El centro de salud de El progreso enseña a desayunar en los colegios

La enfermera Pilar Montero de Espinosa con los alumnos. :: HOy/
La enfermera Pilar Montero de Espinosa con los alumnos. :: HOy

Los maestros detectaron que muchos alumnos no rinden en clase porque llegan sin comer por las mañanas

Antonio Gilgado
ANTONIO GILGADOBadajoz

El proyecto comunitario de salud en El progreso suma y sigue. En el estudio en profundidad del año 2014 detectaron la alimentación como asignatura pendiente en el barrio. A través del centro de salud de la avenida Padre Tacoronte entró también en las agendas de asociaciones vecinales, familias, colegios o institutos. Se puso en marcha una escuela de peso que iba más allá de la clásica charla sobre los beneficios de una dieta saludable. A las participantes le dieron un papel activo tutelando a otras vecinas interesadas. Empatía entre las que lo intentan y las que consiguen perder peso.

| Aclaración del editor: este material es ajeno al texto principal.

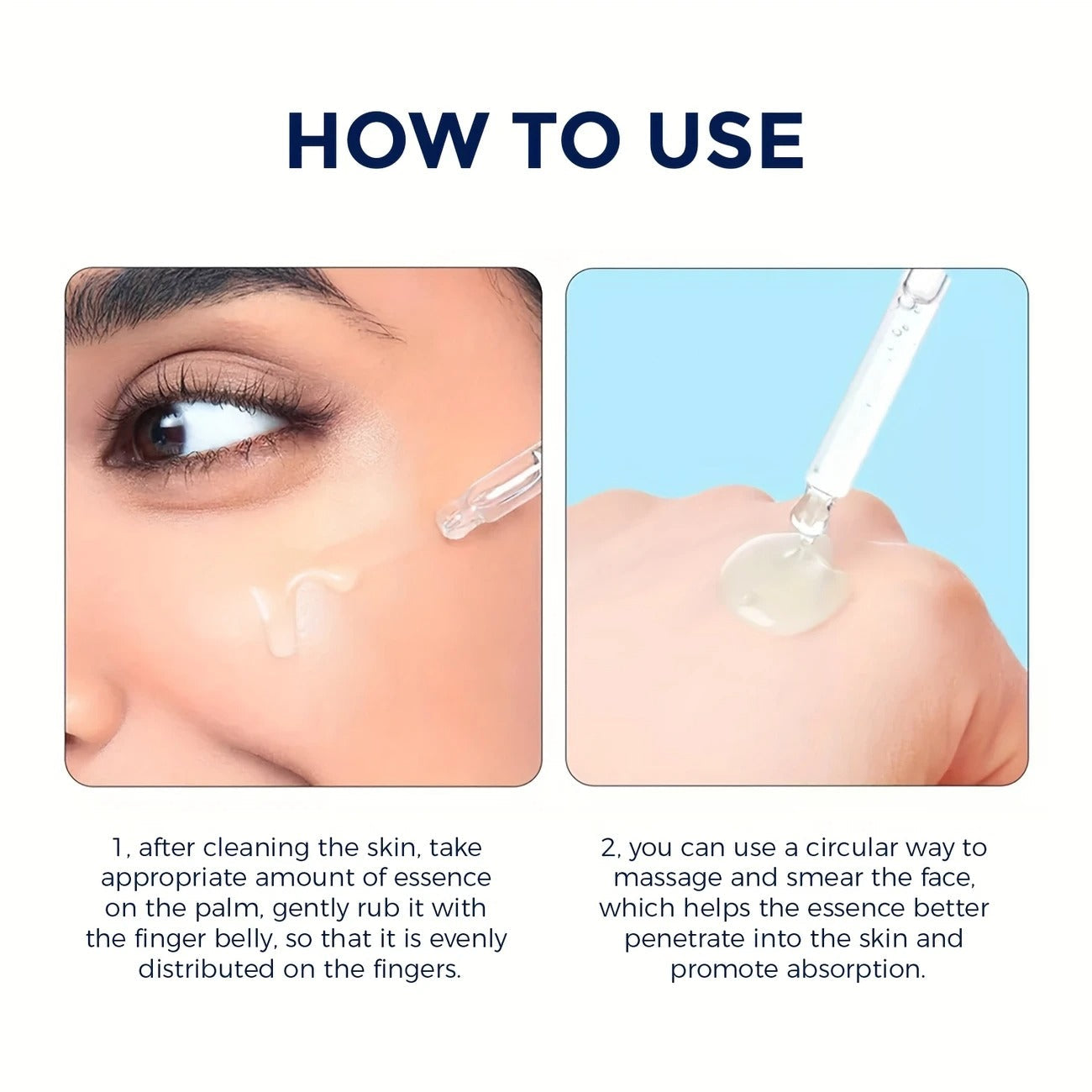 HOW TO USE

1, after cleaning the skin, take appropriate amount of essence on the palm, gently rub it with the finger belly, so that it is evenly distributed on the fingers.

2, you can use a circular way to massage and smear the face, which helps the essence better penetrate into the skin and promote absorption.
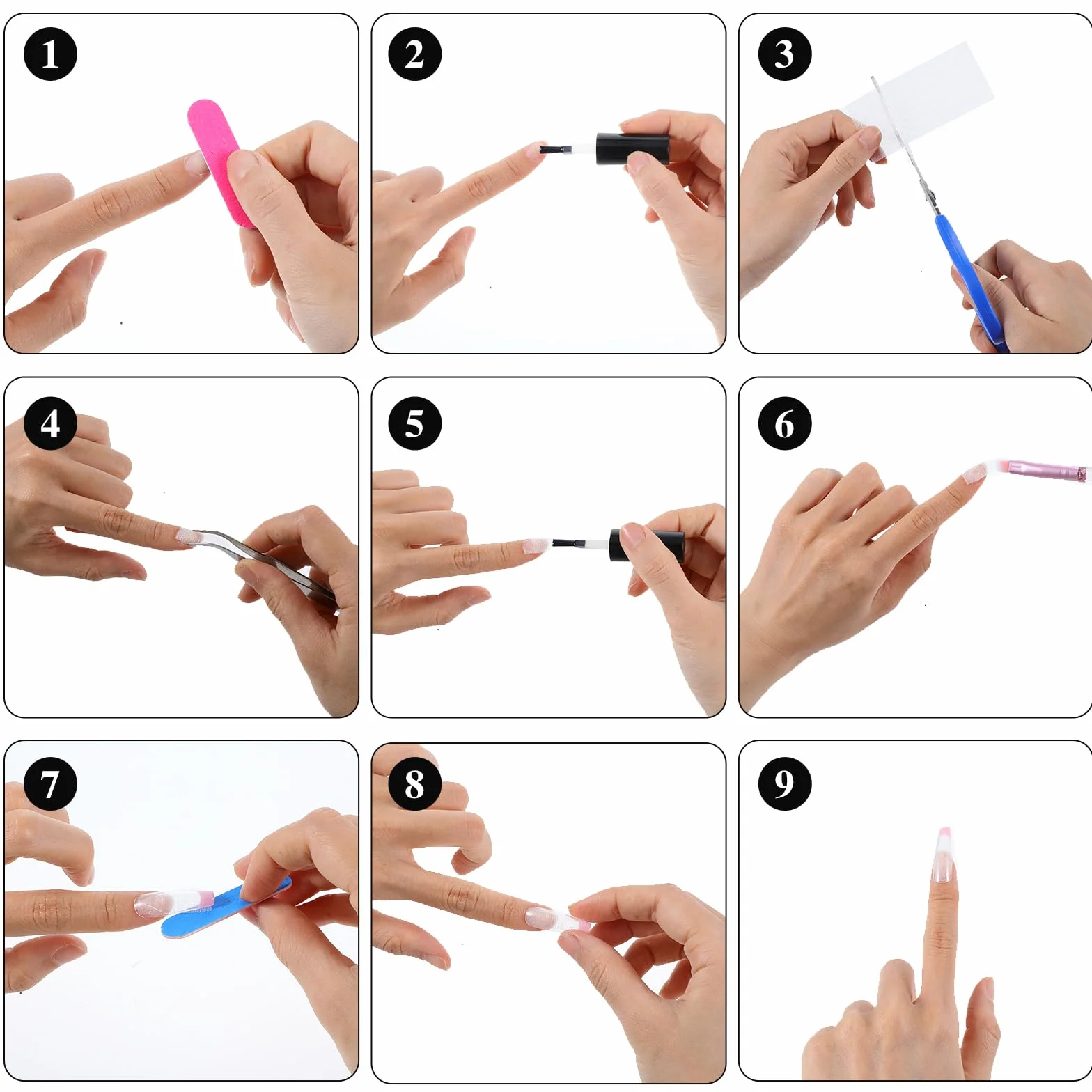 1

2

3

4

5

6

7

8

9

Trabajo en red y éxito de participación que se traslada a otros colectivos. El foco lo han puesto ahora en los escolares. Los maestros de los colegios detectaron que sus alumnos llegaban a clase sin desayunar y con pocas horas de sueño. No hace falta un título en Medicina para concluir que estas carencias lastran su rendimiento académico. El personal de atención primaria, con la colaboración de los colegios, quieren atajarlo. Empezaron el curso pasado y ahora el SES premia esta iniciativa para que se conozca entre la comunidad sanitaria y cojan ideas para sus áreas de salud. La veterinaria Beatriz Hernanz y la enfermera Pilar Montero de Espinosa han trabajado con casi quinientos niños de los colegios de la UVA, La Luneta y el Gurugú. Lo de ir a clase sin desayunar, explican, no es algo exclusivo esta zona de Badajoz. El problema se reproduce entre los escolares en general y el Ministerio de Sanidad también lo combate con la Estrategia NAOS. Pero a diferencia de otras campañas similares, en Padre Tacoronte son más ambiciosos. Buscan otro estilo de vida para la comunidad.

Beatriz Hernanz explica que de momento han conseguido que los niños entiendan las ventajas entre desayunar bollos o Coca Cola (algunos lo hacían) o tostadas y frutas. Ahora toca saltar a los padres. Encontrar en casa la misma predisposición que en el colegio. El impulso de los médicos y el interés de los maestros ha hecho que algunos progenitores tomen el testigo. En el colegio de Los Colorines y la UVA un grupo de madres se ha comprometido a seguir promocionando hábitos saludables entre los niños. Han pasado de ser receptoras a emisoras.

«Ahora trabajamos con los padres para que encuentren en casa la misma predisposición» Beatriz Hernanz | Veterinaria de El Progreso

En cadena

Beatriz habla de un trabajo en cadena. «Primero trabajamos con los profesores y les enseñamos que la alimentación puede ser buena o mala según lo que se elija». Tras esta primera toma de contacto, los docentes empezaron también a tratar algunos conceptos. En las conversaciones de clase los niños reconocían que desayunaban poco o mal. Beatriz recuerda los cambios. «Les poníamos canciones antes y después de darles el desayuno y pasaban de no querer participar a una vitalidad desbordante. Sentían que no traían energía suficiente para estar en clase».

Han tirado de canciones, cuentos y personajes de dibujos animados en las dinámicas. El juego forma habilidades que se mantienen en la edad adulta. Lo que se aprende jugando perdura. En Infantil repartían fruta cada mañana después de un cuento. En todo momento con la ayuda de los padres, que siempre fueron testigos de los beneficios de esta iniciativa. En el primer ciclo de Primaria adaptaron el popular juego de la oca para separar los alimentos procesados de los naturales. En segundo los propios niños hacían de maestros explicando las diferencias. Las clases acababan siempre desayunando en comunidad. Los de quinto y sexto se lo preparaban ellos mismos.

La evaluación posterior constata que los alumnos han aprendido entre desayunar bien y mal, pero en sus casas no lo ponen en práctica. Aunque hay un cambio evidente, desde el centro de salud quieren llegar a una rutina permanente. «En nuestra actividad tenían tiempo para preparar y desayunar con tranquilidad, pero en casa se levantan tarde o con prisa y no pueden detenerse a preparar tostadas y tomar la fruta». Los niños han asociado el desayuno sano al colegio, pero para asimilarlos en su vida diaria necesitan verlo en casa. De ahí que la segunda fase de esta iniciativa se dirija a los adultos. En cuanto entiendan que dormir poco y desayunar mal influye en el desarrollo físico e intelectual de sus hijos todo será más fácil. La cadena se habrá completado.